* Requirement:
Please return the data below as a JSON list of strings, with one string per line and blank lines omitted.

* Records for the exercise:
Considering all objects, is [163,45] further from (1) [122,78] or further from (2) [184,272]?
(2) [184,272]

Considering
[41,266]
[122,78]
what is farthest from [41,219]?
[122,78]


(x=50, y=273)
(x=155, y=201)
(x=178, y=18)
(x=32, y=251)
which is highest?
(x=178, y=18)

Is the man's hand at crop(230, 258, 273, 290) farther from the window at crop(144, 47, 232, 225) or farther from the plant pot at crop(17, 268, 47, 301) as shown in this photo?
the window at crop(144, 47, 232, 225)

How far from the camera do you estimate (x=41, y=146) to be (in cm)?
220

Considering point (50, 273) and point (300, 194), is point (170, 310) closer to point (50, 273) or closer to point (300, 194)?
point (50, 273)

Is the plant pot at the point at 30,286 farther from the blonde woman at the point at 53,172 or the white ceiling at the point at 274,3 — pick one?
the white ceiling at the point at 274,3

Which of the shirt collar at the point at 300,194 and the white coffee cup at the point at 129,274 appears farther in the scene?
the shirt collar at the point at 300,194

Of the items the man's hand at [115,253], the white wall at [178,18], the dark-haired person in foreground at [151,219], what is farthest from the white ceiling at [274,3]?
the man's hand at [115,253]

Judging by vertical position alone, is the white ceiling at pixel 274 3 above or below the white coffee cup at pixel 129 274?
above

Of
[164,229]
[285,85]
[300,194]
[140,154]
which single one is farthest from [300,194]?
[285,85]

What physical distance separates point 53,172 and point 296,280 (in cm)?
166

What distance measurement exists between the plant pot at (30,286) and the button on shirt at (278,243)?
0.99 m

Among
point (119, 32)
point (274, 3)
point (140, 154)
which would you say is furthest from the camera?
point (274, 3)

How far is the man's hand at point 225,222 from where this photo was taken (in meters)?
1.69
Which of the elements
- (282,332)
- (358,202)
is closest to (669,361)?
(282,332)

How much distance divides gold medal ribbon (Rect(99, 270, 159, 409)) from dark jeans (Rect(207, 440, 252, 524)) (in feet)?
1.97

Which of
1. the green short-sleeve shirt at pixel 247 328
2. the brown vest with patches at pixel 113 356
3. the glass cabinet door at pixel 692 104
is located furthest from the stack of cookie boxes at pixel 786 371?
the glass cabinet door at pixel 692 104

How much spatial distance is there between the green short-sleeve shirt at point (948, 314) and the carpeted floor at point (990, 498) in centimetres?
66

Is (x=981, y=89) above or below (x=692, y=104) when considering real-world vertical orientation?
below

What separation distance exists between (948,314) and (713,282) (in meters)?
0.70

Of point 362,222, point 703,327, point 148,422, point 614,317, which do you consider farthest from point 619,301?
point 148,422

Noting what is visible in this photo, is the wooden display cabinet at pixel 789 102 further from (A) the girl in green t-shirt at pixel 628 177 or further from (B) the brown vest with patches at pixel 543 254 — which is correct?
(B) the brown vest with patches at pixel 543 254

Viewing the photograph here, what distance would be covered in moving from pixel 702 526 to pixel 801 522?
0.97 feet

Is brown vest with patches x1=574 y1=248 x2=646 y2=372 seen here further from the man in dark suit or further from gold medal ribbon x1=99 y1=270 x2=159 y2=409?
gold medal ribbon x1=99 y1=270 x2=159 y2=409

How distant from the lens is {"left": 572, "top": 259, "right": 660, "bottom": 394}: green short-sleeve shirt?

* Final result:
[
  "Considering all objects, is [163,45] further from (1) [122,78] or further from (2) [184,272]?",
  "(2) [184,272]",
  "Considering",
  "[41,266]",
  "[122,78]",
  "what is farthest from [41,219]?",
  "[122,78]",
  "(x=50, y=273)",
  "(x=155, y=201)",
  "(x=178, y=18)",
  "(x=32, y=251)",
  "which is highest?",
  "(x=178, y=18)",
  "Is the man's hand at crop(230, 258, 273, 290) farther from the window at crop(144, 47, 232, 225) or farther from the plant pot at crop(17, 268, 47, 301) as shown in this photo?",
  "the window at crop(144, 47, 232, 225)",
  "How far from the camera do you estimate (x=41, y=146) to be (in cm)?",
  "220",
  "Considering point (50, 273) and point (300, 194), is point (170, 310) closer to point (50, 273) or closer to point (300, 194)?",
  "point (50, 273)",
  "Is the plant pot at the point at 30,286 farther from the blonde woman at the point at 53,172 or the white ceiling at the point at 274,3 — pick one?",
  "the white ceiling at the point at 274,3",
  "Which of the shirt collar at the point at 300,194 and the white coffee cup at the point at 129,274 appears farther in the scene?",
  "the shirt collar at the point at 300,194",
  "Of the items the man's hand at [115,253], the white wall at [178,18], the dark-haired person in foreground at [151,219], what is farthest from the white ceiling at [274,3]?",
  "the man's hand at [115,253]",
  "Judging by vertical position alone, is the white ceiling at pixel 274 3 above or below the white coffee cup at pixel 129 274?",
  "above",
  "Of",
  "[164,229]",
  "[285,85]",
  "[300,194]",
  "[140,154]",
  "which single one is farthest from [300,194]?",
  "[285,85]",
  "What physical distance separates point 53,172 and point 296,280 (in cm)?",
  "166",
  "What distance measurement exists between the plant pot at (30,286) and the button on shirt at (278,243)?",
  "0.99 m",
  "Among",
  "point (119, 32)",
  "point (274, 3)",
  "point (140, 154)",
  "which would you say is furthest from the camera?",
  "point (274, 3)",
  "How far is the man's hand at point 225,222 from where this photo was taken (in meters)?",
  "1.69",
  "Which of the elements",
  "- (282,332)",
  "- (358,202)",
  "is closest to (669,361)?",
  "(282,332)",
  "How much distance divides gold medal ribbon (Rect(99, 270, 159, 409)) from dark jeans (Rect(207, 440, 252, 524)) (in feet)?",
  "1.97",
  "Which of",
  "1. the green short-sleeve shirt at pixel 247 328",
  "2. the brown vest with patches at pixel 113 356",
  "3. the glass cabinet door at pixel 692 104",
  "is located furthest from the stack of cookie boxes at pixel 786 371?",
  "the glass cabinet door at pixel 692 104",
  "How much spatial distance is there between the green short-sleeve shirt at point (948, 314) and the carpeted floor at point (990, 498) in centimetres?",
  "66",
  "Is (x=981, y=89) above or below (x=692, y=104) when considering real-world vertical orientation?",
  "below",
  "What separation distance exists between (948,314) and (713,282) (in meters)?",
  "0.70",
  "Of point 362,222, point 703,327, point 148,422, point 614,317, which do you consider farthest from point 619,301?",
  "point 148,422",
  "Noting what is visible in this photo, is the wooden display cabinet at pixel 789 102 further from (A) the girl in green t-shirt at pixel 628 177 or further from (B) the brown vest with patches at pixel 543 254 — which is correct?",
  "(B) the brown vest with patches at pixel 543 254",
  "Viewing the photograph here, what distance would be covered in moving from pixel 702 526 to pixel 801 522?",
  "0.97 feet",
  "Is brown vest with patches x1=574 y1=248 x2=646 y2=372 seen here further from the man in dark suit or further from gold medal ribbon x1=99 y1=270 x2=159 y2=409?",
  "gold medal ribbon x1=99 y1=270 x2=159 y2=409",
  "How distant from the lens is {\"left\": 572, \"top\": 259, \"right\": 660, \"bottom\": 394}: green short-sleeve shirt?"
]